PROBLEM TO SOLVE -
Reproduce verbatim only the lines of the items running from the line that contains "At what distance is" up to and including the line that contains "209 centimetres".

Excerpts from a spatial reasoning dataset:
━━━━━━━━━━━━━━━━━━━━━━━━━━━━━━
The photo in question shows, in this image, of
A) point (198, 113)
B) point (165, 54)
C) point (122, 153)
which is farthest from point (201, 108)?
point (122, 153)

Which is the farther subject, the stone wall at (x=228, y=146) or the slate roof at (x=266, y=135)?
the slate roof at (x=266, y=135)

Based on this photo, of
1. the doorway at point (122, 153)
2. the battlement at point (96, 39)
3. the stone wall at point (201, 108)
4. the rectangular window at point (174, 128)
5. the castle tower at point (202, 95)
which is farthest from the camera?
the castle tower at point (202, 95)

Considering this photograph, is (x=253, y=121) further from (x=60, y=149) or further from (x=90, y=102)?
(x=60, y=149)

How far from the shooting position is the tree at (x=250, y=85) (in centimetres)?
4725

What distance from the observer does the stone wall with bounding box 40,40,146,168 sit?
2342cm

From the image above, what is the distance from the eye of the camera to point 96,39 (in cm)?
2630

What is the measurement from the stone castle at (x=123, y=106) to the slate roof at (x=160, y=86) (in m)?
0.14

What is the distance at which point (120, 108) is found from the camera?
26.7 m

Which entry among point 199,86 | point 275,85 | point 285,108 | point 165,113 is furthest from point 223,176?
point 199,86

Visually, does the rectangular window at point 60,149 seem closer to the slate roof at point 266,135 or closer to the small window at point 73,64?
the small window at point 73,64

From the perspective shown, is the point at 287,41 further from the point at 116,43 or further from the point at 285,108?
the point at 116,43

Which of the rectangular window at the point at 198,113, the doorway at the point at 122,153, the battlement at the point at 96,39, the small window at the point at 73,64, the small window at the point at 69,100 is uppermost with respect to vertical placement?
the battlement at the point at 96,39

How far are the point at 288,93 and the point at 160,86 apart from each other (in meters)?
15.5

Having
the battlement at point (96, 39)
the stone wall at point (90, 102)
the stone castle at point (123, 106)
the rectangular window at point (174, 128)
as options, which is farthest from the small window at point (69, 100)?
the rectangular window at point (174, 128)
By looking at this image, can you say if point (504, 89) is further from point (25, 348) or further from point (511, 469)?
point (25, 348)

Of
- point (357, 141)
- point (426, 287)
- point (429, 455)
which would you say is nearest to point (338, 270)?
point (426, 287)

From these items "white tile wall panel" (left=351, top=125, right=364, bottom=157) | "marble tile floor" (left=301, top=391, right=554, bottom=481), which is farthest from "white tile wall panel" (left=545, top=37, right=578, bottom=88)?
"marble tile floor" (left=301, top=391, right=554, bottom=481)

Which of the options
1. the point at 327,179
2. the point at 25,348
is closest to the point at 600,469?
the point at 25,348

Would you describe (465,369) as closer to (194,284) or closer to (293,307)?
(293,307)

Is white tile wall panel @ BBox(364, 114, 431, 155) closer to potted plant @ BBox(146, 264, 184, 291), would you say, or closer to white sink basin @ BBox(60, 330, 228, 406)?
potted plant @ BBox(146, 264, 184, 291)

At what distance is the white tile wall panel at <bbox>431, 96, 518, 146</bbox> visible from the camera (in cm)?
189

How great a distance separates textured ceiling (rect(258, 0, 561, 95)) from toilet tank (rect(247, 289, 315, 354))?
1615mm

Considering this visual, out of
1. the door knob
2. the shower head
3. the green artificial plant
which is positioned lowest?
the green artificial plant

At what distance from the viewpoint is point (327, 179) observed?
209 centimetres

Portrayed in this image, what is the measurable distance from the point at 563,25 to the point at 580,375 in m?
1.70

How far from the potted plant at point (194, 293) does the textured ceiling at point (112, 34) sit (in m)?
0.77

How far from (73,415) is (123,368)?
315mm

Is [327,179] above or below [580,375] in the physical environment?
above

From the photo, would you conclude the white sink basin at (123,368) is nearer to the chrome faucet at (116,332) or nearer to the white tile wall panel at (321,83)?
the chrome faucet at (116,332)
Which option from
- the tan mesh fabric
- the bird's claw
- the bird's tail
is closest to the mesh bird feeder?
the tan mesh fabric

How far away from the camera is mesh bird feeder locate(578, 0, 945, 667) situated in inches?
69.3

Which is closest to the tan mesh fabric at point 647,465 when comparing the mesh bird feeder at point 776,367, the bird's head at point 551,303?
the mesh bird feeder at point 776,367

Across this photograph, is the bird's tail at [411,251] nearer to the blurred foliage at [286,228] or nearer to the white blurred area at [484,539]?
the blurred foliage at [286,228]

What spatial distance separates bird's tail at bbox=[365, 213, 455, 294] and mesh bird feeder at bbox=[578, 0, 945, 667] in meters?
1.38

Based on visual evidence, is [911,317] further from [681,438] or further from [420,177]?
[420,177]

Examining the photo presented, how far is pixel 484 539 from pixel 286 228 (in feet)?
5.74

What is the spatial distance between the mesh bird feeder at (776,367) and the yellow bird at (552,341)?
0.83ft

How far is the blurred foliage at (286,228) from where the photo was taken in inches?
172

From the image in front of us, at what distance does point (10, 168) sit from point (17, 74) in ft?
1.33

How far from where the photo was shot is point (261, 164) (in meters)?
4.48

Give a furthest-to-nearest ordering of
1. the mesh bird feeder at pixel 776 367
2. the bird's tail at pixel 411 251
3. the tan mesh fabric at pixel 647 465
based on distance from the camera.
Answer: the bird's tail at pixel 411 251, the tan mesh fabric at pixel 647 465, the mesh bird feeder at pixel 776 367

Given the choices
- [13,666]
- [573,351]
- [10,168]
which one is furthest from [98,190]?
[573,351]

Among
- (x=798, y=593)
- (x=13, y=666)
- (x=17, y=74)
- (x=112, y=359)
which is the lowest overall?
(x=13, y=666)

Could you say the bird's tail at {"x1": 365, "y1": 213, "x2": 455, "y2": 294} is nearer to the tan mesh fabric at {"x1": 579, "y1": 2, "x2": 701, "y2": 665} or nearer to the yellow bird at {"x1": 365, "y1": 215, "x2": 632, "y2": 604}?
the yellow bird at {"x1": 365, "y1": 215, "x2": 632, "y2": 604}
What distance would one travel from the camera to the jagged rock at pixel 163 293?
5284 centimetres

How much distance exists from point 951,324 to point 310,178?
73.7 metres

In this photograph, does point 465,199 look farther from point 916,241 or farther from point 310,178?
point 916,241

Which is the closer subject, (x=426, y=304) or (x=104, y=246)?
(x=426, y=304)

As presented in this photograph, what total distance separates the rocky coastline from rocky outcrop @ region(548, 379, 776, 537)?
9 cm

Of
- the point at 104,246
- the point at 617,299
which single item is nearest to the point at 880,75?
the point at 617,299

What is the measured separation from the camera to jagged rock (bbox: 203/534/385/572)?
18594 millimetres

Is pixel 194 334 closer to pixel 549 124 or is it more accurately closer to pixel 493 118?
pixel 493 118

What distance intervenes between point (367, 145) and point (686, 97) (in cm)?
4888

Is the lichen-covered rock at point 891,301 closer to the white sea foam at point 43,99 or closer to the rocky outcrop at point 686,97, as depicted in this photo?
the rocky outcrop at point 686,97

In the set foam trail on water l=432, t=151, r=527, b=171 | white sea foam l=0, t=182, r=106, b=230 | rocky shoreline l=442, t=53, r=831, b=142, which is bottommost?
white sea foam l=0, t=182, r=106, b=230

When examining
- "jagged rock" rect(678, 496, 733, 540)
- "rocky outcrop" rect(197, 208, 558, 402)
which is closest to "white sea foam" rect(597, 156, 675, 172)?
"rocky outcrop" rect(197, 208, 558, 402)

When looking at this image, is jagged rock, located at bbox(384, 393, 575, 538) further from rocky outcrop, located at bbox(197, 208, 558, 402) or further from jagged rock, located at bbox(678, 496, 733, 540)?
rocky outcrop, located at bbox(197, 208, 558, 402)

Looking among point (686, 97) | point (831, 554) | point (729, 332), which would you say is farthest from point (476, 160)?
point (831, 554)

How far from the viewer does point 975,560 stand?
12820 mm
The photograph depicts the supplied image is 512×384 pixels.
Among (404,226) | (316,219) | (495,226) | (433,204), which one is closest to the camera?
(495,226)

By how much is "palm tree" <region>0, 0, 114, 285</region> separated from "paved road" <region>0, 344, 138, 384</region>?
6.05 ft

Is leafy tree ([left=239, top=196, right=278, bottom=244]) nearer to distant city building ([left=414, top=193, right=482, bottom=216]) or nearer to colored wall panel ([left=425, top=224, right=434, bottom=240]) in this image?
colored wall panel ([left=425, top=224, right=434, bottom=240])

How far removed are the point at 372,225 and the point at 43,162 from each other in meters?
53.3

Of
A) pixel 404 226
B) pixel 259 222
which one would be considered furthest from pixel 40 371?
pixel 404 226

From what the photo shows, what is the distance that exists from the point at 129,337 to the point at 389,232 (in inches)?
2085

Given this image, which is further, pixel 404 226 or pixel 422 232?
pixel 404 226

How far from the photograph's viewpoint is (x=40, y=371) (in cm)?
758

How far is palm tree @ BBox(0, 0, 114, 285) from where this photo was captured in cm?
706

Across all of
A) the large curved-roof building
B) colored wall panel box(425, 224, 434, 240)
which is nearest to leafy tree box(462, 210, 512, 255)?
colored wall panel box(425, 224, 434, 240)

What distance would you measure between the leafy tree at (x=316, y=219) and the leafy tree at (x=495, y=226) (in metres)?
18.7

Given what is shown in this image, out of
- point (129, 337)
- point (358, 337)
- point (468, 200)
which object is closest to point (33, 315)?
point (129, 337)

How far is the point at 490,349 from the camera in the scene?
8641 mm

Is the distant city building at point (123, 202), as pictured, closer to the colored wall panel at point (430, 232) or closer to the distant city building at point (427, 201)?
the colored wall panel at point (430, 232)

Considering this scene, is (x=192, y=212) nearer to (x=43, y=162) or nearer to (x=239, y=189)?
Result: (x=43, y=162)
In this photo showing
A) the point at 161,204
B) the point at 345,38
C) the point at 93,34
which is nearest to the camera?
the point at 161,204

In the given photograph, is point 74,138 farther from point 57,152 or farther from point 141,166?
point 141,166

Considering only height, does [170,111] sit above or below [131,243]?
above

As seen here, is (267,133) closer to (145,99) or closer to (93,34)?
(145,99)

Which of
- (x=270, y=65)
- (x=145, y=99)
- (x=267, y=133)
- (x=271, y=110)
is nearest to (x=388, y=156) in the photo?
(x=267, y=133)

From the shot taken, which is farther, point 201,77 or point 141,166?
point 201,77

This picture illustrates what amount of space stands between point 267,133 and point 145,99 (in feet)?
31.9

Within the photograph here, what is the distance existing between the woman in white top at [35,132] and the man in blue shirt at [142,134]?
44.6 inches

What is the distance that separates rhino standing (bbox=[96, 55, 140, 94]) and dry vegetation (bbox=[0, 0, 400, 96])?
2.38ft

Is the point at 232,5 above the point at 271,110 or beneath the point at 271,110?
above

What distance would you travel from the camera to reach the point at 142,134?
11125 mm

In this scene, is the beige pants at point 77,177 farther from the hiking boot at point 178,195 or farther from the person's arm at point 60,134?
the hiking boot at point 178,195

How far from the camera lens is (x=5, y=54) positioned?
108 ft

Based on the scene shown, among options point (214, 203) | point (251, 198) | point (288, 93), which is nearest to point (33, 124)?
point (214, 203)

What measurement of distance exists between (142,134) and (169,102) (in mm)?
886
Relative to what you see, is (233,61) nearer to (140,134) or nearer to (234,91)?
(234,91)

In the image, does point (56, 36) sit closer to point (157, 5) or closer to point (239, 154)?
━━━━━━━━━━━━━━━━━━━━━━━━━━━━━━
EXERCISE OUTPUT -
At what distance is the white tile wall panel at <bbox>431, 96, 518, 146</bbox> visible from the camera (in cm)?
189

How great a distance separates textured ceiling (rect(258, 0, 561, 95)) from toilet tank (rect(247, 289, 315, 354))?
1615mm

Considering this visual, out of
1. the door knob
2. the shower head
3. the green artificial plant
which is positioned lowest?
the green artificial plant

At what distance from the viewpoint is point (327, 179) observed?
209 centimetres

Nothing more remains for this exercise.